What you are asked to do: Only the text of the records belongs in the answer, copied exactly, with every picture omitted.

Records to use:
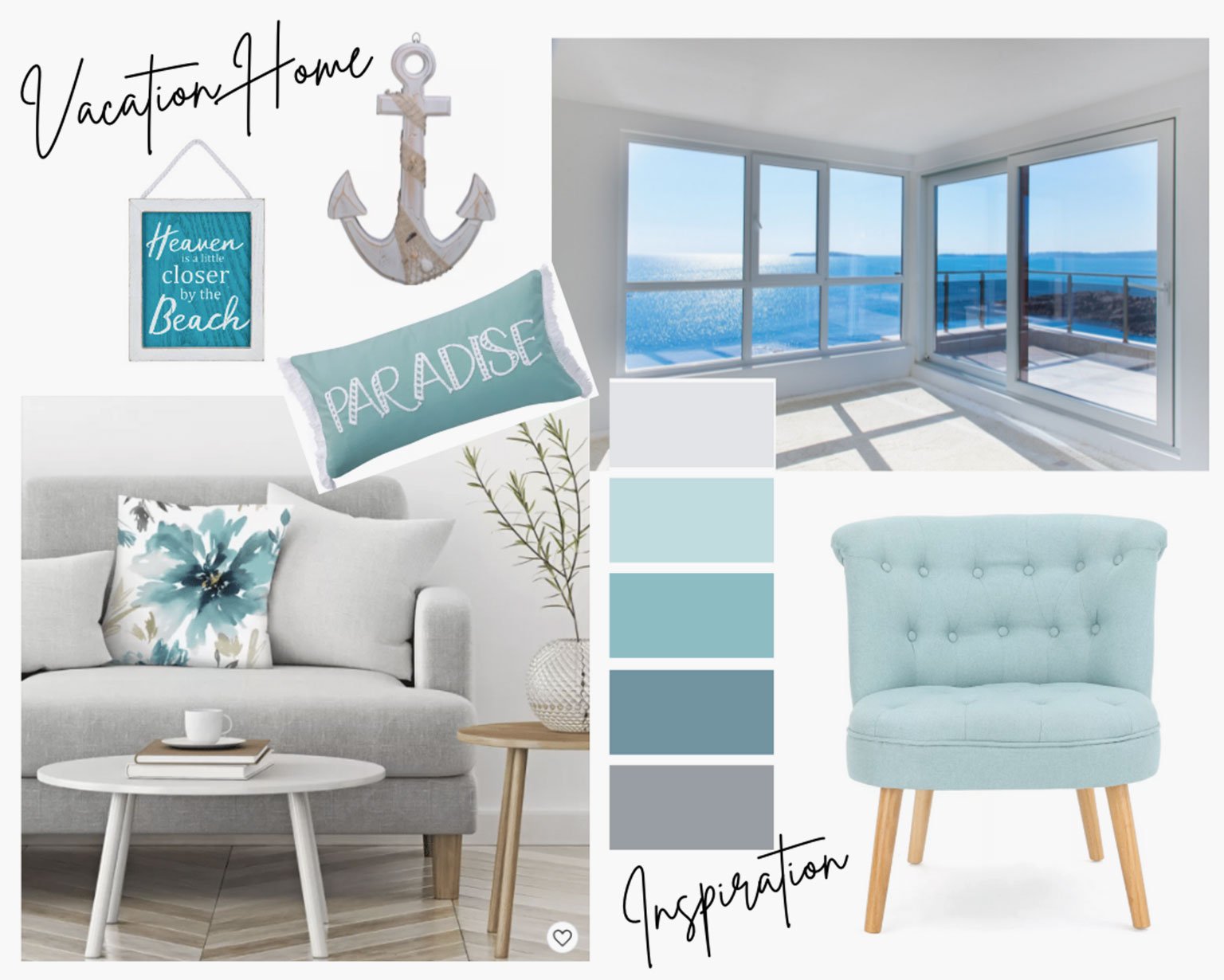 Vacation Home

Heaven is a little closer by the Beach

PARADISE

Inspiration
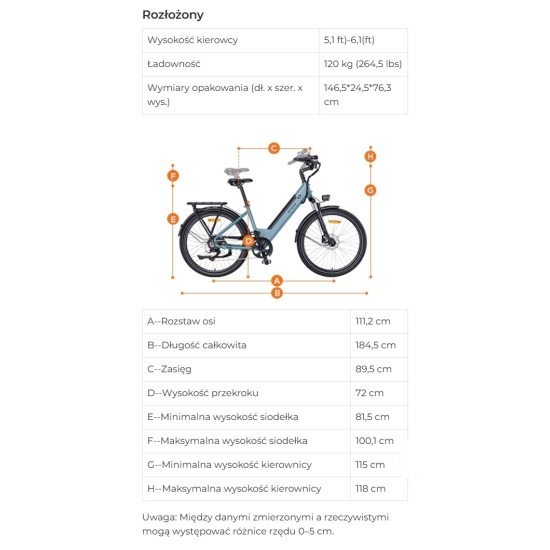 Rozłożony

| Wysokość kierowcy | 5,1 ft)-6,1(ft) |
|---|---|
| Ładowność | 120 kg (264,5 lbs) |
| Wymiary opakowania (dł. x szer. x wys.) | 146,5*24,5*76,3 cm |

C
H
F
G
E
D
A
B

| A--Rozstaw osi | 111,2 cm |
|---|---|
| B--Długość całkowita | 184,5 cm |
| C--Zasięg | 89,5 cm |
| D--Wysokość przekroku | 72 cm |
| E--Minimalna wysokość siodełka | 81,5 cm |
| F--Maksymalna wysokość siodełka | 100,1 cm |
| G--Minimalna wysokość kierownicy | 115 cm |
| H--Maksymalna wysokość kierownicy | 118 cm |

Uwaga: Między danymi zmierzonymi a rzeczywistymi mogą występować różnice rzędu 0–5 cm.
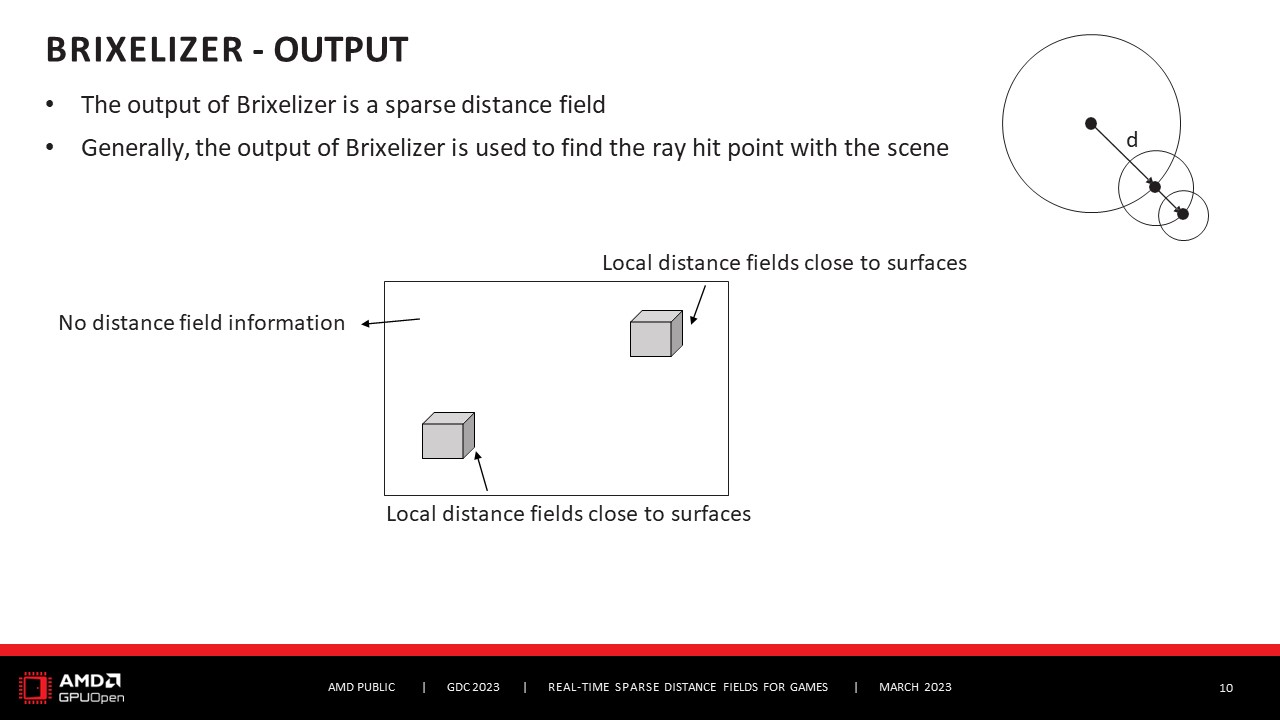 BRIXELIZER - OUTPUT

• The output of Brixelizer is a sparse distance field

• Generally, the output of Brixelizer is used to find the ray hit point with the scene

d

Local distance fields close to surfaces

No distance field information

Local distance fields close to surfaces

AMD GPUOpen

AMD PUBLIC | GDC 2023 | REAL-TIME SPARSE DISTANCE FIELDS FOR GAMES | MARCH 2023

10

Answer to this task:
 Vacation Home

Heaven is a little closer by the Beach

PARADISE

Inspiration
 Rozłożony

| Wysokość kierowcy | 5,1 ft)-6,1(ft) |
|---|---|
| Ładowność | 120 kg (264,5 lbs) |
| Wymiary opakowania (dł. x szer. x wys.) | 146,5*24,5*76,3 cm |

C
H
F
G
E
D
A
B

| A--Rozstaw osi | 111,2 cm |
|---|---|
| B--Długość całkowita | 184,5 cm |
| C--Zasięg | 89,5 cm |
| D--Wysokość przekroku | 72 cm |
| E--Minimalna wysokość siodełka | 81,5 cm |
| F--Maksymalna wysokość siodełka | 100,1 cm |
| G--Minimalna wysokość kierownicy | 115 cm |
| H--Maksymalna wysokość kierownicy | 118 cm |

Uwaga: Między danymi zmierzonymi a rzeczywistymi mogą występować różnice rzędu 0–5 cm.
 BRIXELIZER - OUTPUT

• The output of Brixelizer is a sparse distance field

• Generally, the output of Brixelizer is used to find the ray hit point with the scene

d

Local distance fields close to surfaces

No distance field information

Local distance fields close to surfaces

AMD GPUOpen

AMD PUBLIC | GDC 2023 | REAL-TIME SPARSE DISTANCE FIELDS FOR GAMES | MARCH 2023

10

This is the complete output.